The Community Food Projects Competitive Grant Program (CFPCGP) has since 1996 promoted self-sufficiency and food security in low-income communities through community food projects (CFP), Planning Projects and Training and Capacity Building projects (TCB).

CFPs unite the entire food system, assessing strengths, establishing linkages, and creating systems that improve self-reliance over food needs. TCB helps successful applicants carry out and evaluate their projects.

The CFPCGP is designed to:

  • meet the needs of low-income people by increasing access to fresher, more nutritious food supplies;
  • increase the self-reliance of communities in providing for their own food needs;
  • promote comprehensive responses to local food, farm, and nutrition issues;
  • meets specific state, local, or neighborhood food and agricultural needs for infrastructure improvement and development;
  • plans for long-term solutions; and
  • create innovative marketing activities that benefit both agricultural producers and low-income consumers.

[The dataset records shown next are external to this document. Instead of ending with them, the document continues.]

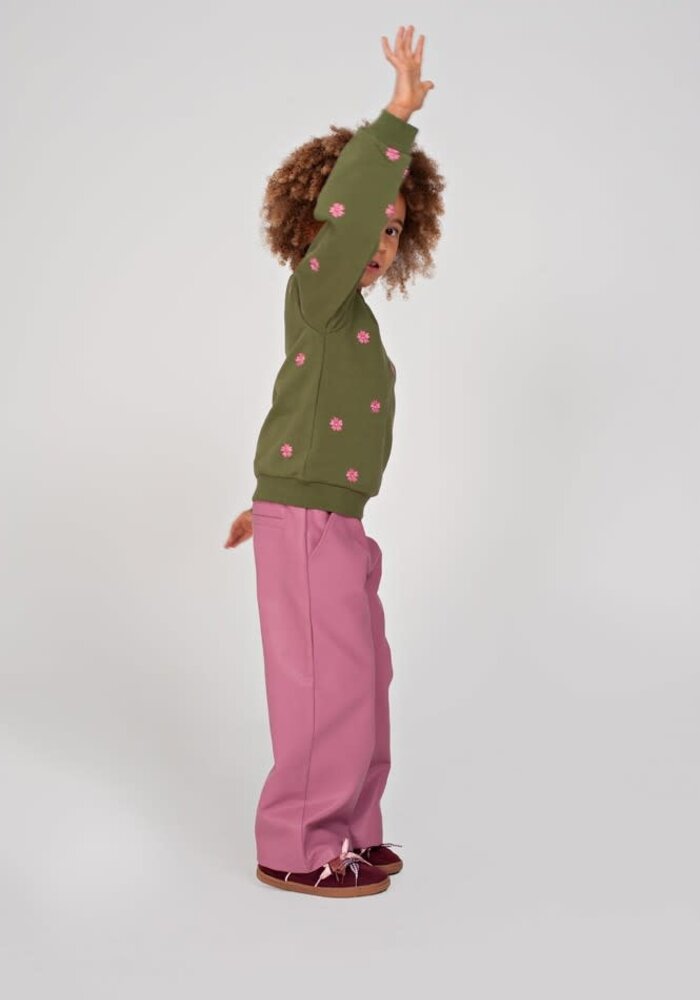 Jubel Sweater met borduursels - Moon Flowers Olijf
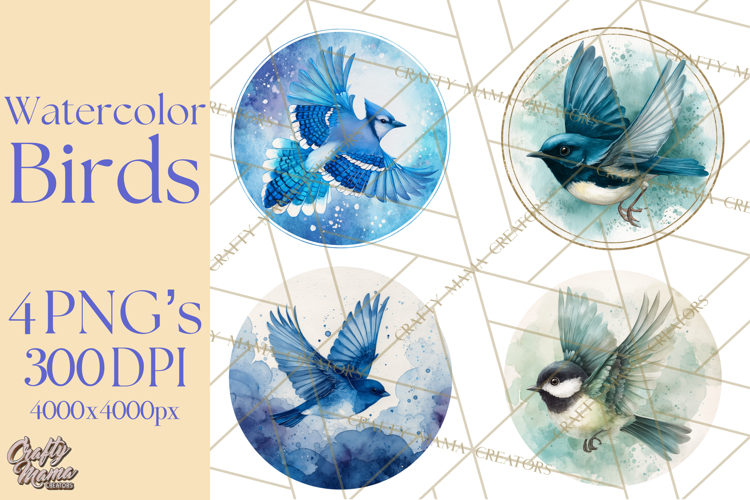 Watercolor Songbirds in Flight PNG Clipart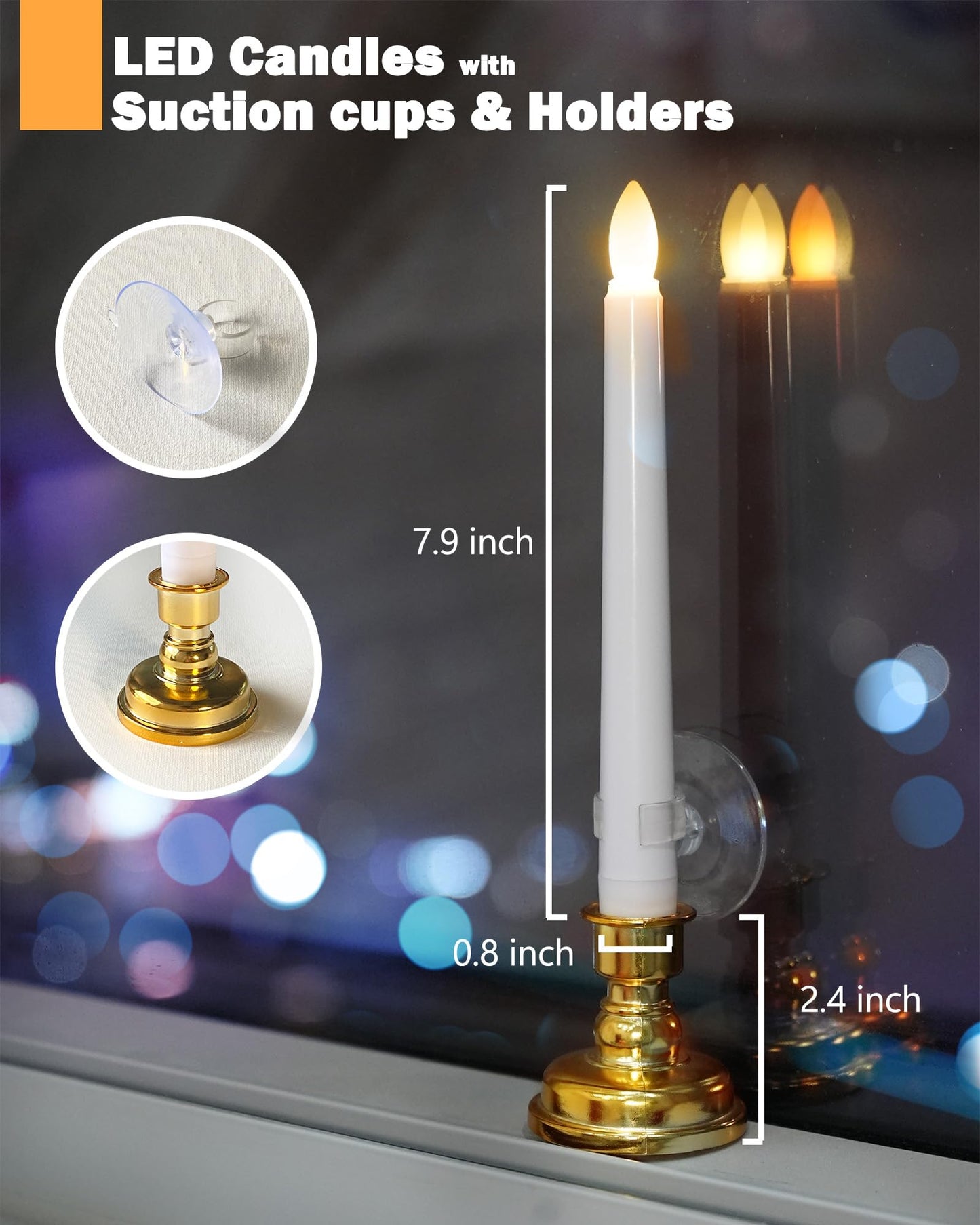 FPOO 6PCS Christmas Window Candles with Timer, Led Flickering Flameless Candles with Remote, Battery Operated Taper Candles Provide Realistic Warm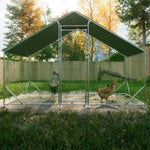 ZUN Large Metal Chicken Coop, Walk-in Chicken Run,Galvanized Wire Poultry Chicken Hen Pen Cage, Rabbits 49825910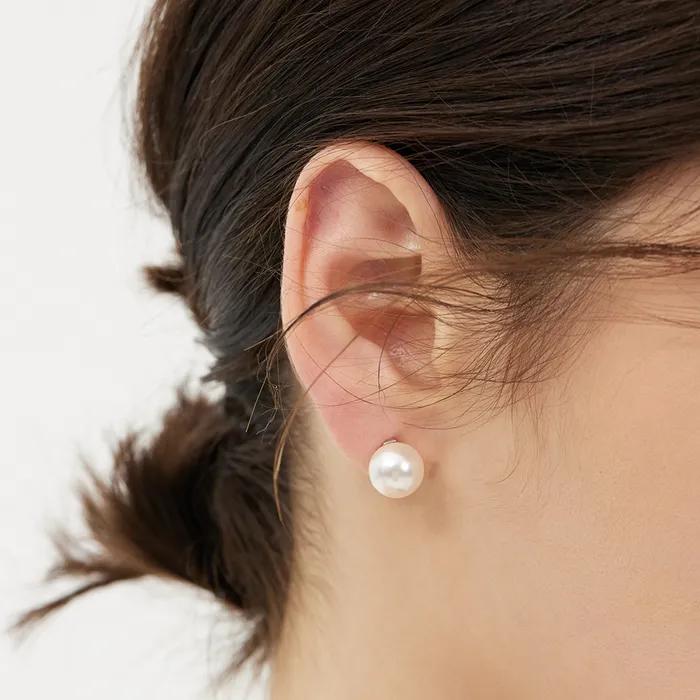 [925 silver] Pureline White pearl earrings 10mm (White) BH6E49641W9XXX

Grants are intended to help eligible private nonprofit entities in need of a one-time infusion of federal assistance to establish and carryout multipurpose community food projects. Projects are funded from $10,000 to $300,000 and from 1 to 3 years. These one-time grants require a dollar-for-dollar match in resources. Approximately 18 percent of proposals have received awards during the program’s history. About $5 million per year have been authorized through 2012.

The CFPCGP legislative authority is located in Section 25 of the Food Stamp Act of 1977 (7 U.S.C. 2034). The 1996 Federal Agriculture Improvement and Reform Act (FAIR) established new authority for federal grants to support the development of CFPs, and the Farm Security and Rural Investment Act of 2002 re-authorized the program and  the authority was  amended by the Food and Nutrition Act of 2008 and Section 4402 of the Food, Conservation, and Energy Act (FCEA) of 2008 (Pub. L. 110-246).